Feature selection, variable selection, attribute selection or variable subset selection, is the process of selecting a subset of relevant features of all the available descriptors of data. Y-Lan Boureau et. al.12 show that maxpooling has better performance than other pooling operations. Pooling is widely used to reduce the number of features, to help boost classification performance. Since our dataset consists of 668 data samples with 592895 features each, the number of samples is much less compared to the number of features. Learning based on this representation does not help better classification. We therefore perform max-pooling to reduce the number of features by a large count, for a sample count in hundreds. While the features are pooled, we also make sure to keep consistent overlapping between the patches. So for every two consecutive patches we have three maxpooled values. Overlapping is necessary to store relational information in the features. Max-pooling with overlapping patches of size (10 × 10 × 10) reduces our feature dimensionality to 4050 per data sample. We perform maxpooling on the 3-dimensional PET images to make it 2 dimensional.

We then run Linear Support Vector Machine (SVM) on our data to test its linear separability. Running linear SVM as shown previously by Asa Ben-Hur et. al.13 displays the extent of linear separability between the various categories on maxpooled data.

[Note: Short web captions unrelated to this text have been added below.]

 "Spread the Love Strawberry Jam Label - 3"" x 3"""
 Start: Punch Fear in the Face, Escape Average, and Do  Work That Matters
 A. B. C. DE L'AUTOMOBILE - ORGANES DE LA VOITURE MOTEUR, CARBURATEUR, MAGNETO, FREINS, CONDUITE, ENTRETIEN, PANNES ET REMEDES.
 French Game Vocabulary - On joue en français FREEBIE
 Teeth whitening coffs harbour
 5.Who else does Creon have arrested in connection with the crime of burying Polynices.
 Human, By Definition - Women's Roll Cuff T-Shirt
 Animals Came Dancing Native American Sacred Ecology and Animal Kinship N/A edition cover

Running Linear SVM on a binary classification problem shows how linearly separable classes can be classified using a linear classifier like SVM. The hyper-plane (line in 2-d) is the classifiers decision boundary. A point is classified according to which side of the hyper-plane it falls on, which is determined by the sign of the discriminant function.

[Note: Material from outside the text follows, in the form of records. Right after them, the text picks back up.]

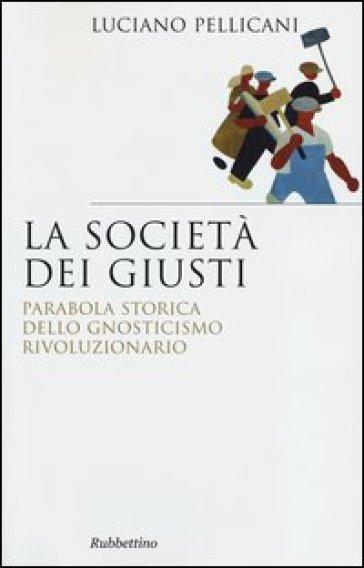 La società dei giusti. Parabola storica dello gnosticismo rivoluzionario - Luciano Pellicani  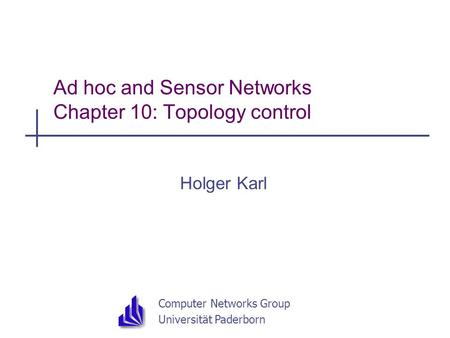 Computer Networks Group Universität Paderborn Ad hoc and Sensor Networks Chapter 10: Topology control Holger Karl.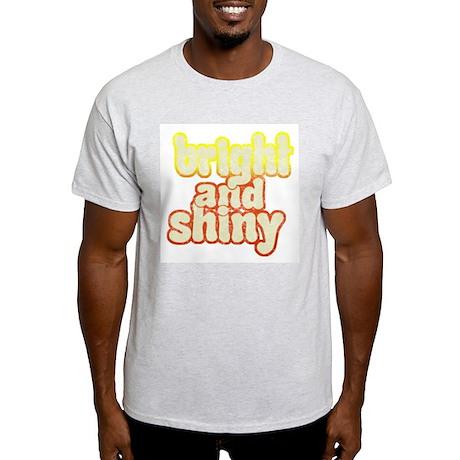 Bright and Shiny Ash Grey T-Shirt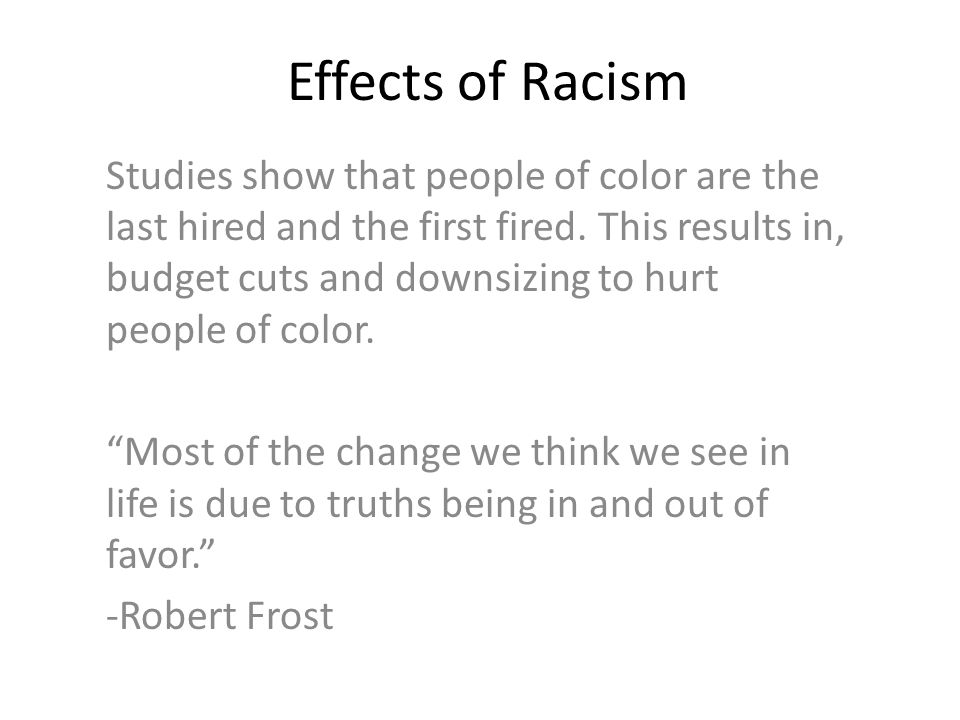 Effects of Racism Studies show that people of color are the last hired and the first fired.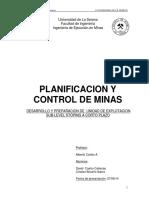 Desarrollo y Preparacion de Unidad de Explotacion Sub-level Stoping a Corto Plazo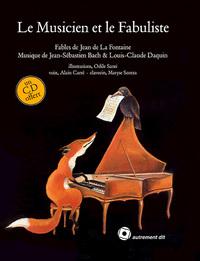 MUSICIEN ET LE FABULISTE (LE) (+CD)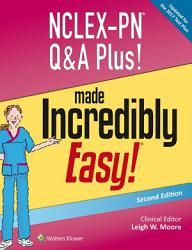 Nclex Pn Q A Plus Made Incredibly Easy  Book PDF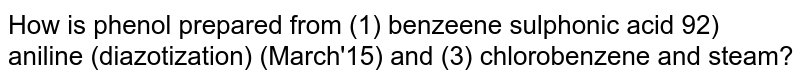 How is phenol prepared from (1) benzeene sulphonic acid 92) aniline (diazotization) (March'15) and (3) chlorobenzene and steam?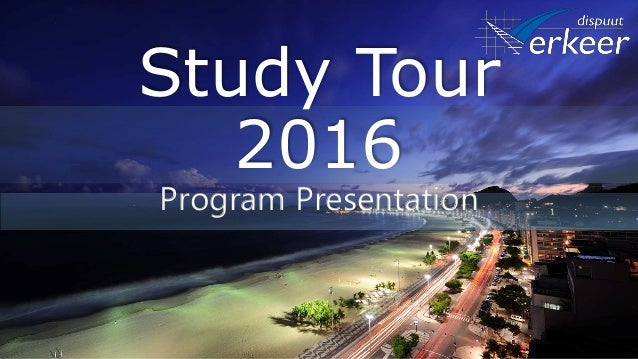 Study Tour 2016 Program Presentation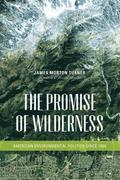 The Promise of Wilderness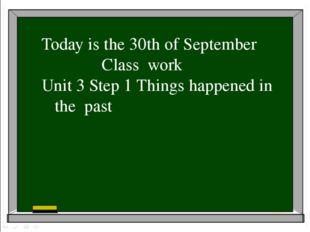 Today is the 30th of September Class work Unit 3 Step 1 Things happened in t
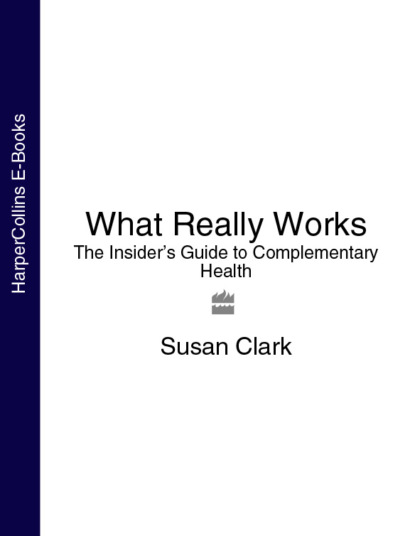 Susan Clark What Really Works: The Insider's Guide to Complementary Health complementary food products from maize and defatted sesame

Running Linear SVM on maxpooled data gives us results (measured as f1-score) as shown in Table 2. From the table we see that AD and CU are to a large extent linearly separable (with a few incorrect classifications), and LMCI EMCI are not linearly separable, because the f1-score is 0.62. The patch size was varied for AD/CU classification from 5 × 5 × 5 to 15 × 15 × 15. We compare performance based on patch size for AD and CU subject data. For this experiment we used max-pooled data with age, gender, apoe1, apoe2 and FAQ score for all data samples. In max-pooling 3-dimensional patches of size psize × psize × psize are extracted uniformly from the 3-dimensional intensity value data. We vary the patch sizes in the range psize = 5, 6, 7, 8, 9, 10, 11, 12, 13, 14, 15. For the experimentation without demographic features and just max-pooled values, the number of hidden layers is given by nhidden = 4 and the number of neurons in each hidden layer are nneurons = [1000, 500, 100, 10]. For the experimentation with demographic features in addition to max-pooled values as the input, the number of hidden layers is given by nhidden = 7 and the number of neurons in each hidden layer are nneurons = [1000, 800, 600, 400, 200, 100, 10].We compare both max-pooled data with demographics and performance on just max-pooled data. Table 3

Table 3. Performance Comparison: Patch Size vs F1-Accuracy.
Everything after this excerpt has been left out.